[Given records — start]

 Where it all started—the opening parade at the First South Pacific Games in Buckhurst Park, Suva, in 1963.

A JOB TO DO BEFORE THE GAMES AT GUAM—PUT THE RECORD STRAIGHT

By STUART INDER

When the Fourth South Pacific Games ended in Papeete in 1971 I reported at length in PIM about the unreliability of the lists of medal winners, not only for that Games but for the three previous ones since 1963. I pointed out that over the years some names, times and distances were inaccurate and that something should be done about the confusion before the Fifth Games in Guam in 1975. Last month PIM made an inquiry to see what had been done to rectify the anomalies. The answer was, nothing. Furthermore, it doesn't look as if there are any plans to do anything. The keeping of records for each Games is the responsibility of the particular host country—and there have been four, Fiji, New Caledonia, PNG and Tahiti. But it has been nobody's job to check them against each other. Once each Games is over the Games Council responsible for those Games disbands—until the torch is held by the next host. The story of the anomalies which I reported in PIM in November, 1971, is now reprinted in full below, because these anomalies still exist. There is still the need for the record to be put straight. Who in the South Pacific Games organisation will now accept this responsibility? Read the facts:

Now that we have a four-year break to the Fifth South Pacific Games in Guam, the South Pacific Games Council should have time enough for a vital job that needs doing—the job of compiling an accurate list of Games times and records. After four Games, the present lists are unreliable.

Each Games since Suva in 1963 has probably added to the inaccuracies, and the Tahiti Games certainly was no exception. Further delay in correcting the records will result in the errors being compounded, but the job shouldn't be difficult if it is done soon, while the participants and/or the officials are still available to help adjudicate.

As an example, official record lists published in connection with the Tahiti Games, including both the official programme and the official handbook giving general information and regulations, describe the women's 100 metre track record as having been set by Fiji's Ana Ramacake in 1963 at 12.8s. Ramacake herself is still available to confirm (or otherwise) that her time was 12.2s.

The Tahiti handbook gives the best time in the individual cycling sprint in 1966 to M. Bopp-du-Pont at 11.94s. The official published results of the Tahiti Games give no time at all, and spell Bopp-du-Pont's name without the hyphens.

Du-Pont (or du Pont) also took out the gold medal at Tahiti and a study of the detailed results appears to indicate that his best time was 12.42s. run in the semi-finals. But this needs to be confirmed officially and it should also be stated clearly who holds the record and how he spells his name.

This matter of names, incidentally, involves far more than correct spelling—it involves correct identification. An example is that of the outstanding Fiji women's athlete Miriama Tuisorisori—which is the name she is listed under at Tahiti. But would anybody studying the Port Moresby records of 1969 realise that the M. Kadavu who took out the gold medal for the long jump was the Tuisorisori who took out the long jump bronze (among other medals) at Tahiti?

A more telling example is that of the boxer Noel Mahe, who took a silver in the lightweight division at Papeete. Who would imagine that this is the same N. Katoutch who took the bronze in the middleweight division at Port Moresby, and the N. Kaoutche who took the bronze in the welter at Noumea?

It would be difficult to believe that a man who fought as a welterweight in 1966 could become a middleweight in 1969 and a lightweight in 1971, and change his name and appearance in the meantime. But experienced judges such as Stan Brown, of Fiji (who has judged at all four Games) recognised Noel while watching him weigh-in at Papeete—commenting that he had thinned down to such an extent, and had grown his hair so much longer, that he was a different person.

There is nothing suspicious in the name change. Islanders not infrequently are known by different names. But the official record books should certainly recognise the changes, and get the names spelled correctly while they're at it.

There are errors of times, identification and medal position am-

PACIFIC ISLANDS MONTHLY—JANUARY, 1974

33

[Given records — finish]
[Given records — start]

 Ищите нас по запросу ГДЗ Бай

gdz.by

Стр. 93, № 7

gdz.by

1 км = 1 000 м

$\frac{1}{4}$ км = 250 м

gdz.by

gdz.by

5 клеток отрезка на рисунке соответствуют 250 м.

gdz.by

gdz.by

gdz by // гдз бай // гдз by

[Given records — finish]

*Assignment*
Report each line in the data that holds the word "gold".

*Final answer*
Du-Pont (or du Pont) also took out the gold medal at Tahiti and a study of the detailed results appears to indicate that his best time was 12.42s. run in the semi-finals. But this needs to be confirmed officially and it should also be stated clearly who holds the record and how he spells his name.
This matter of names, incidentally, involves far more than correct spelling—it involves correct identification. An example is that of the outstanding Fiji women's athlete Miriama Tuisorisori—which is the name she is listed under at Tahiti. But would anybody studying the Port Moresby records of 1969 realise that the M. Kadavu who took out the gold medal for the long jump was the Tuisorisori who took out the long jump bronze (among other medals) at Tahiti?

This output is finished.